Data for the task: Begin

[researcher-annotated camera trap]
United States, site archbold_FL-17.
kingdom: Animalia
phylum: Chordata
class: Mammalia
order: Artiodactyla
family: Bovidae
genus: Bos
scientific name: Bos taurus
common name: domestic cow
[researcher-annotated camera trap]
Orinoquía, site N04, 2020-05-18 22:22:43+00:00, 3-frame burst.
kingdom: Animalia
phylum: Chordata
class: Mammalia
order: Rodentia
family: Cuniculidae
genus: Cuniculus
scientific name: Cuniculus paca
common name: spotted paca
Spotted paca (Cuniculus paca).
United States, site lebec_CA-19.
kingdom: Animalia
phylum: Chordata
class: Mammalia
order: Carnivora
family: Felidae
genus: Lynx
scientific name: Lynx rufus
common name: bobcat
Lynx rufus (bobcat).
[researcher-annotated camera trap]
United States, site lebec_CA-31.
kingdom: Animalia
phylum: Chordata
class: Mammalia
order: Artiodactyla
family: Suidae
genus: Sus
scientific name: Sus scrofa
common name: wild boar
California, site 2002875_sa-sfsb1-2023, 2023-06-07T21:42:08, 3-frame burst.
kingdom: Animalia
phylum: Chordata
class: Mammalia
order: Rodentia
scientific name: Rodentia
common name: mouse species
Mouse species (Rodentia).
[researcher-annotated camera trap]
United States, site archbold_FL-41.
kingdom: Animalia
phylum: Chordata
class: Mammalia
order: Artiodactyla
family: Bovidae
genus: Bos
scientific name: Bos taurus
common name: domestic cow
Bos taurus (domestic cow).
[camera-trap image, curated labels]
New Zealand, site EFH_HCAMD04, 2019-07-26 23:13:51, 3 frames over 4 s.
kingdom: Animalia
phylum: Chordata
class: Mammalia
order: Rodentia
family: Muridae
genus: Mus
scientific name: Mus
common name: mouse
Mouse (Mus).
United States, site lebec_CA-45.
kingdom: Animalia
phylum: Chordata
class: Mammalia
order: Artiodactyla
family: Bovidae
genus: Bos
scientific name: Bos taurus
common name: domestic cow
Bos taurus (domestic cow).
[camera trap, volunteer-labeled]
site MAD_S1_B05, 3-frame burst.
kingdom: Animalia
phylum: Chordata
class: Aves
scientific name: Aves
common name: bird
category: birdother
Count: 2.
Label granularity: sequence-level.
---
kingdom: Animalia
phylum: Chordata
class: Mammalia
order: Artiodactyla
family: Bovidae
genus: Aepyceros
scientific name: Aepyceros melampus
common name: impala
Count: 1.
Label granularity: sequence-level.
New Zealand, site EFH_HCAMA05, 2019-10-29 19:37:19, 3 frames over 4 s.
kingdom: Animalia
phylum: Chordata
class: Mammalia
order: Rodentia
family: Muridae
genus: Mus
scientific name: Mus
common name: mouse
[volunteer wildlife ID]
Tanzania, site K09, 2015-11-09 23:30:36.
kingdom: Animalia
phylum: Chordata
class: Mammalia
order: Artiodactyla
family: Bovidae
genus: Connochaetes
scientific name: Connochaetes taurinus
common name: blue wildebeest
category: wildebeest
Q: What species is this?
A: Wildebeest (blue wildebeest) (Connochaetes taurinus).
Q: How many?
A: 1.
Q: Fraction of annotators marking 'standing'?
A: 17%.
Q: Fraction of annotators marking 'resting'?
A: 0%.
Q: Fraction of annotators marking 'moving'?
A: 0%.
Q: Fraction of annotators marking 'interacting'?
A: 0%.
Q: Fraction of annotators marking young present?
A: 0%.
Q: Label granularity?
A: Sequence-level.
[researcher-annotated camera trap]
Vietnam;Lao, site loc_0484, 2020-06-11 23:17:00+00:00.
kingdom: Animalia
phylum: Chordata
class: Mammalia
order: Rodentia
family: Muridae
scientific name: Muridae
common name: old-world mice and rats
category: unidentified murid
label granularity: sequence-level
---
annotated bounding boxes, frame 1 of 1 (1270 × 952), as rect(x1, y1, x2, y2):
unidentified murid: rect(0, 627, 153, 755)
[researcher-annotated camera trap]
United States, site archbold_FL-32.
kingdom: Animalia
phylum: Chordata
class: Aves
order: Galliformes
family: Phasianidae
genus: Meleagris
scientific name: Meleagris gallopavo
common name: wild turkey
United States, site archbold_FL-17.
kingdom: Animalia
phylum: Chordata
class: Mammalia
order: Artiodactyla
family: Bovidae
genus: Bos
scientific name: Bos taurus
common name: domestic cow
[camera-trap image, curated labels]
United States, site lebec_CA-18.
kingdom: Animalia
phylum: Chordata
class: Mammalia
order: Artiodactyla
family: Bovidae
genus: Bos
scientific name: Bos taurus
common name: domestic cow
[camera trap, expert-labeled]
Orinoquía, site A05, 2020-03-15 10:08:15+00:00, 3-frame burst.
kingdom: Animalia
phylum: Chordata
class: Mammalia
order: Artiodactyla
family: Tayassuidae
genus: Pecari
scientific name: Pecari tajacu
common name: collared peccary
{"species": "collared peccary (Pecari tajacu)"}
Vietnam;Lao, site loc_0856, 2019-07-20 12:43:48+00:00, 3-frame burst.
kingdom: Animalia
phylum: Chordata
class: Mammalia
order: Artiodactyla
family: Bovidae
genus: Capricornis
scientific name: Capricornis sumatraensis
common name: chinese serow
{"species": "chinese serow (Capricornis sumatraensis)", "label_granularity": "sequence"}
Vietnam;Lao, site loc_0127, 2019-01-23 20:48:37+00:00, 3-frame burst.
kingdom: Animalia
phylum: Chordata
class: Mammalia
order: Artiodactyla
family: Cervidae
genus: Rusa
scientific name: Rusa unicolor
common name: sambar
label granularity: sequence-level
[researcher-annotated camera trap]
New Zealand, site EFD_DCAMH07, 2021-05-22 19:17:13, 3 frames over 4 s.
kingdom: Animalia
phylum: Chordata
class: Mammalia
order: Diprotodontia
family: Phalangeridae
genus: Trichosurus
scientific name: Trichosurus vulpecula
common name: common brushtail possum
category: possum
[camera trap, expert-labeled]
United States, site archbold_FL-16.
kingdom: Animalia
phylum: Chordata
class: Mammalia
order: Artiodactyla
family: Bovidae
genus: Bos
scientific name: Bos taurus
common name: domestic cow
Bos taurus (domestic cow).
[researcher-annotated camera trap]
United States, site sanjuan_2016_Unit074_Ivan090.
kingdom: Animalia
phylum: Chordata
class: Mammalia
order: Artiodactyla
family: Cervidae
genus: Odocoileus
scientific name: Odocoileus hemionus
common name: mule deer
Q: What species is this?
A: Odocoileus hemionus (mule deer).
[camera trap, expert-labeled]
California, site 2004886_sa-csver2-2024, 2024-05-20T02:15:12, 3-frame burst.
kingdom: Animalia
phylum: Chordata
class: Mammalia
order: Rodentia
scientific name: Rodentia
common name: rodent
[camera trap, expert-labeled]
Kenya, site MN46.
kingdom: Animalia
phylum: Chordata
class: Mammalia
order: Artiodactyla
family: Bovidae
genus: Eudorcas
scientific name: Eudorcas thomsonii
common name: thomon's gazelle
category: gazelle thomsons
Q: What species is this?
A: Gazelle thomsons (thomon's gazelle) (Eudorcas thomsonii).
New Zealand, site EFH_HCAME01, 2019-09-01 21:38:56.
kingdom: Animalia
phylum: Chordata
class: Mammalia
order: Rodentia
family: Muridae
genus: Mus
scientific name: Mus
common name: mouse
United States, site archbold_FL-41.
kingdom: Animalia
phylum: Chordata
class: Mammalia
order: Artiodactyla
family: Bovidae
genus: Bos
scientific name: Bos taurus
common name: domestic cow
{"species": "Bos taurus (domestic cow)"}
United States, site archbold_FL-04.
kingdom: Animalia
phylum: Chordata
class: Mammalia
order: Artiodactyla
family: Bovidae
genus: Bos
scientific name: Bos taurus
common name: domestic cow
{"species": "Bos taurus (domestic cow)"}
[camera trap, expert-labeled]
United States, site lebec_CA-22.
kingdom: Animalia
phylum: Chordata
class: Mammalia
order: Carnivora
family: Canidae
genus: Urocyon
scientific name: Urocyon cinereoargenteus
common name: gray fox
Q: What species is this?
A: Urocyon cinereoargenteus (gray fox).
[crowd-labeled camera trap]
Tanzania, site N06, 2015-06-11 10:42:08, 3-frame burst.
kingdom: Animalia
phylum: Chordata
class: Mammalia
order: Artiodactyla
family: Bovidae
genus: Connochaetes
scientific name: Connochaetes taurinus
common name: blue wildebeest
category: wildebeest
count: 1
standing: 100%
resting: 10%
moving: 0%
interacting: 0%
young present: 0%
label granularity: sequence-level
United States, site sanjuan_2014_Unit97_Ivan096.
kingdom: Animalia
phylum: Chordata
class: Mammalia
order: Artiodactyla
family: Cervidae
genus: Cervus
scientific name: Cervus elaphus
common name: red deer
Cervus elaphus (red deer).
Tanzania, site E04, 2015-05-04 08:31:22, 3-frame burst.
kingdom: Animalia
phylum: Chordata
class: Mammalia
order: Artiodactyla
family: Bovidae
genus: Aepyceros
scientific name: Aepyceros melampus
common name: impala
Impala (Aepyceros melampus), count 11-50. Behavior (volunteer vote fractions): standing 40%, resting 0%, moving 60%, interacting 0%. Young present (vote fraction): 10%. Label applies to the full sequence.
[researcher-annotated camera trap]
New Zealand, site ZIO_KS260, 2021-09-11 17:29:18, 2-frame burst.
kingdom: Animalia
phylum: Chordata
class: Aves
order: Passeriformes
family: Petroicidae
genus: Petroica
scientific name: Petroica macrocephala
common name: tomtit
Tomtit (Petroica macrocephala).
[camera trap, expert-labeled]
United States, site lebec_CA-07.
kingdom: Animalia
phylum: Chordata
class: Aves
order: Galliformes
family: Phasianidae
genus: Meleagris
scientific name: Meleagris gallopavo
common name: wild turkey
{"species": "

Data for the task: End

▶ [Work request]
Your answer must be the lines from the first line of the records through the line containing "genus: Cuniculus", copied exactly.

▶ [Written reply]
[researcher-annotated camera trap]
United States, site archbold_FL-17.
kingdom: Animalia
phylum: Chordata
class: Mammalia
order: Artiodactyla
family: Bovidae
genus: Bos
scientific name: Bos taurus
common name: domestic cow
[researcher-annotated camera trap]
Orinoquía, site N04, 2020-05-18 22:22:43+00:00, 3-frame burst.
kingdom: Animalia
phylum: Chordata
class: Mammalia
order: Rodentia
family: Cuniculidae
genus: Cuniculus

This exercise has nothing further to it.